The Common Core State Standards provide a consistent, clear understanding of what students are expected to learn, so teachers and parents know what they need to do to help them. The standards are designed to be robust and relevant to the real world, reflecting the knowledge and skills that our young people need for success in college and careers. With American students fully prepared for the future, our communities will be best positioned to compete successfully in the global economy. (emphasis added)

The Common Core Curriculum is divided into two main sections: mathematical standards and English language arts standards (ELA). Mathematical standards appear very straight forward and of little cause for concern. Standards set for the ELA are not as straight forward. Standards are set for the ELA but also for literacy in history/social studies, science, and technical subjects. Quoting from the ELA standards, “As a natural outgrowth of meeting the charge to define college and career readiness, the Standards also lay out a vision of what it means to be a literate person in the twenty-first century.”

This all sounds very noble and progressive. But for many in and out of the educational realm, there is a general Trepidation or uneasiness when it comes to embracing curriculum standards fabricated by a centralized quasi-governmental authority or coalition of authorities. A thoughtful examination of the mission statement of the Common Core State Standards Initiative reveals three significant concerns.

First, who decides what students are expected to learn in the areas of English language arts, history, social studies, and science? These subjects by their very nature deal with worldview and yield themselves to both political and cultural manipulation. To whom do we entrust to define the standards that lay out the vision of what it means to be a literate person? To defuse resistance in adopting the standards, the CCSSI states:

It is important to note that the 6–12 literacy standards in history/social studies, science, and technical subjects are not meant to replace content standards in those areas but rather to supplement them. States may incorporate these standards into their standards for those subjects or adopt them as content area literacy standards.

But a close reading of the CCSSI statement does not diminish those concerns of political and cultural manipulation in spite of assurances otherwise (e.g., radical interpretation and application of the so-called separation of church and state directives). Effectively, participating states must add the core curriculum standards as a supplement or adopt core curriculum standards as a replacement. But what if core curriculum standards are contrary to the existing standards desired by the citizens of that state? There appears to be no choice for states but to introduce standards that are in conflict with existing ELA standards (including history/social studies, science, and technical subjects) chosen by the citizens of that state. How long will it be before “supplement” becomes “replace”? Certainly the states do not have to participate in the CCSSI, but as we have seen in many areas of disagreement between federal and state authority, the federal government has the power of the purse strings to enforce their demands on rebellious state governments even though a state’s participation is supposedly voluntary with regard to participating in the Initiative. In addition to federal pressure, additional pressures will be applied to non-compliant and non-participating states from the educational and business organizations that substantially align themselves with the dominant progressive education juggernaut within those states.

Data rows:
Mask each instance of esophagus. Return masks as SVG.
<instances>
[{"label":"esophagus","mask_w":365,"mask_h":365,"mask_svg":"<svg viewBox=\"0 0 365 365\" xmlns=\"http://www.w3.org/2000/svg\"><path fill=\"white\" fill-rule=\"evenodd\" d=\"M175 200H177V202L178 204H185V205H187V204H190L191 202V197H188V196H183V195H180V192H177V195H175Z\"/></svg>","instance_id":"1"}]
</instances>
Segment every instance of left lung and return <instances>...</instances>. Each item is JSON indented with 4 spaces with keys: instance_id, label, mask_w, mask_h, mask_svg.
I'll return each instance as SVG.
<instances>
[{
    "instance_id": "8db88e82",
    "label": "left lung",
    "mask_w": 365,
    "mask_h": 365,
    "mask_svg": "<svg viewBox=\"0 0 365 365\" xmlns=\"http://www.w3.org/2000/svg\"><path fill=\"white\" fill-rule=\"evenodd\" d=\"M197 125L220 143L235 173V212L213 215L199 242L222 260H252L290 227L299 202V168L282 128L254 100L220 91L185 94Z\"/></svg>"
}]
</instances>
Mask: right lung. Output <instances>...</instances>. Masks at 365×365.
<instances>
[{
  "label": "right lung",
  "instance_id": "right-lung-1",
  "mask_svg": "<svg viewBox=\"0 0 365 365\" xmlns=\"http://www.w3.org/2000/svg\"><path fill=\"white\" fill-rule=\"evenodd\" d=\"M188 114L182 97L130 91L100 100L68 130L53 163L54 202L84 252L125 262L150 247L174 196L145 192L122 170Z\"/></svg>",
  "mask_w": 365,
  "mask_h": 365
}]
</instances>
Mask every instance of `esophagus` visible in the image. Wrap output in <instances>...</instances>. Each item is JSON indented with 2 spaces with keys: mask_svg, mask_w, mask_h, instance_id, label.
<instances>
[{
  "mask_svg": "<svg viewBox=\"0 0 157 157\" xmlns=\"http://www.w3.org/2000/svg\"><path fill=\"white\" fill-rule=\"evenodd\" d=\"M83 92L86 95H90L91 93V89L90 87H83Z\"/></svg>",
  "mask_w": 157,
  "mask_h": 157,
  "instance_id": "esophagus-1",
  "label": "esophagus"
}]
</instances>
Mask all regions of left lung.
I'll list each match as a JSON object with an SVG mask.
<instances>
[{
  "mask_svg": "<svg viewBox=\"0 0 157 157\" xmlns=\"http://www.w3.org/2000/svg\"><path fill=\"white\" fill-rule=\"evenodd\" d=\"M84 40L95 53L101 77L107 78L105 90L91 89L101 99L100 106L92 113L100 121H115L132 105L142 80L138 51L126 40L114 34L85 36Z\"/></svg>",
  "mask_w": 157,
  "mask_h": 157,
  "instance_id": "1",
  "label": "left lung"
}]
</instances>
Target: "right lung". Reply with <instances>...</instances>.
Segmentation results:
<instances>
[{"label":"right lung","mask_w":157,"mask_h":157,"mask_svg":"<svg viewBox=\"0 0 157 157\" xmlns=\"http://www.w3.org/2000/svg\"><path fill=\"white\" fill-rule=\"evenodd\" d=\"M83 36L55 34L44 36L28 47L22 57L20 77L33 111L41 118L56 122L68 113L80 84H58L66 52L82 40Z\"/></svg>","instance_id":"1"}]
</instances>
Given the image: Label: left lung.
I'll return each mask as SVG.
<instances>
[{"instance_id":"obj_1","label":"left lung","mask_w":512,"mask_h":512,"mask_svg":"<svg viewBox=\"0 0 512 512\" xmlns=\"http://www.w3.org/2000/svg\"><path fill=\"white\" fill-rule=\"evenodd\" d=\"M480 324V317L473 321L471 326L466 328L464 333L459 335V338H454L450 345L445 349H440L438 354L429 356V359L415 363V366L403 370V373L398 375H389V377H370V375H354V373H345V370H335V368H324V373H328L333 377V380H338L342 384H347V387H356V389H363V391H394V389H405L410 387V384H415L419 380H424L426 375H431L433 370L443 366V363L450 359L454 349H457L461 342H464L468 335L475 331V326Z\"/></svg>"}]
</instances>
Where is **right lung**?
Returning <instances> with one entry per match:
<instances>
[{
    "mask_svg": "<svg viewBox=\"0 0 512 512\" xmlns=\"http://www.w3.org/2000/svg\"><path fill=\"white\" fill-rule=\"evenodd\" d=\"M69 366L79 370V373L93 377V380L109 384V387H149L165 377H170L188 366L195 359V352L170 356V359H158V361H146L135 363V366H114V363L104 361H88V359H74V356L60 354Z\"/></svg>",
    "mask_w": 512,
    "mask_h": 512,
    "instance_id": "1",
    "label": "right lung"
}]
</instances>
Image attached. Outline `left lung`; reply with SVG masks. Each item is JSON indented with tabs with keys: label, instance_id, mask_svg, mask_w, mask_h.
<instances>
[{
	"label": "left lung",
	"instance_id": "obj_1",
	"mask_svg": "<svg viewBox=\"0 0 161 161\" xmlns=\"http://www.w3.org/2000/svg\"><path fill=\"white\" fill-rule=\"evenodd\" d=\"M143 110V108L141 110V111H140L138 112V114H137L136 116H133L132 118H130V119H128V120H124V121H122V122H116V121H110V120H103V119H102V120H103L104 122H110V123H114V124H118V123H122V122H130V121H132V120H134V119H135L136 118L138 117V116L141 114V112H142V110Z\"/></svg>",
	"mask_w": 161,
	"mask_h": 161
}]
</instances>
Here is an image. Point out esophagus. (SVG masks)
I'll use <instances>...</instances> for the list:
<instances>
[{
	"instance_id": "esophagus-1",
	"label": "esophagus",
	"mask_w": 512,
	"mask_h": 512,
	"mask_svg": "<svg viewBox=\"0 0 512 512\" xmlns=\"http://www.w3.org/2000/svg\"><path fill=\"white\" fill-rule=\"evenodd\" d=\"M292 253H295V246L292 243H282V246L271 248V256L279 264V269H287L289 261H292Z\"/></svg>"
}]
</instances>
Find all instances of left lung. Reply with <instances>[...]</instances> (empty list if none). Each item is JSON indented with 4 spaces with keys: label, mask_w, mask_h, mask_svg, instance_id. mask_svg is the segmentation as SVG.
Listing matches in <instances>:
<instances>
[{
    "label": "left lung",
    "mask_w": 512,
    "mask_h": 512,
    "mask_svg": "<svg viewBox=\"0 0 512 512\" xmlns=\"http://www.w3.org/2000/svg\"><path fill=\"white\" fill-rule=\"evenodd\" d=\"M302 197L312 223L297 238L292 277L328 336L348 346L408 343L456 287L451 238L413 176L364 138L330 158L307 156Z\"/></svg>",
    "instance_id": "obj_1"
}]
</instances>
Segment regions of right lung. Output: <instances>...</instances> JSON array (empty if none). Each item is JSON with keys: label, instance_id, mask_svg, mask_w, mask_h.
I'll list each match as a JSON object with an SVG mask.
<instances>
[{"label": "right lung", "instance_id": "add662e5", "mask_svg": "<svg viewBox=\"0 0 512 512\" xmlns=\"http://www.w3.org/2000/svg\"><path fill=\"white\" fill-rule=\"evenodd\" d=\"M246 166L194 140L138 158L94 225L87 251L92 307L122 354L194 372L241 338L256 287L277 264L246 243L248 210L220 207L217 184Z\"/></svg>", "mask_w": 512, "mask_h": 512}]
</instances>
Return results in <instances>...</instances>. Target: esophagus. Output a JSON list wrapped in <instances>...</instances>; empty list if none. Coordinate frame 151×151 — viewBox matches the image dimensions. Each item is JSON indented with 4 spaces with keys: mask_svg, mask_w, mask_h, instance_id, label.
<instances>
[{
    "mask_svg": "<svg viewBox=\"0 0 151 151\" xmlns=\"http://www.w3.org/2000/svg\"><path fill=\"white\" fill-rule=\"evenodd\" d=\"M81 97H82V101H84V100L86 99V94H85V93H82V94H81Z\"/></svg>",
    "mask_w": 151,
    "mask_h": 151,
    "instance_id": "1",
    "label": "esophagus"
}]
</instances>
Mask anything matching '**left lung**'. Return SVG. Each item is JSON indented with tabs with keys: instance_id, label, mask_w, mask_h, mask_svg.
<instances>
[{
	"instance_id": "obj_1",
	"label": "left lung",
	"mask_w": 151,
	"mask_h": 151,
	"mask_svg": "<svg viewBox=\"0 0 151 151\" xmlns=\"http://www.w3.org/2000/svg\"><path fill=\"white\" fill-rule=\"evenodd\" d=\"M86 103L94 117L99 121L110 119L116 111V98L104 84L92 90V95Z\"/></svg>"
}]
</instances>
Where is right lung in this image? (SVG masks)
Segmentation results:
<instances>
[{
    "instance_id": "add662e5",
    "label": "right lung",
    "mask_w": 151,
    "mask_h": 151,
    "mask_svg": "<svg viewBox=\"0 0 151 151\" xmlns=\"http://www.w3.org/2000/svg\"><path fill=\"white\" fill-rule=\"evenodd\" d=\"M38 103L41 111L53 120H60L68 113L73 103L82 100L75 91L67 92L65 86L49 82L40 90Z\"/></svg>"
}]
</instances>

The problem:
Quote everything in the Common Core passage above from "It is important" down to "area literacy standards.".

Result of the exercise:
It is important to note that the 6–12 literacy standards in history/social studies, science, and technical subjects are not meant to replace content standards in those areas but rather to supplement them. States may incorporate these standards into their standards for those subjects or adopt them as content area literacy standards.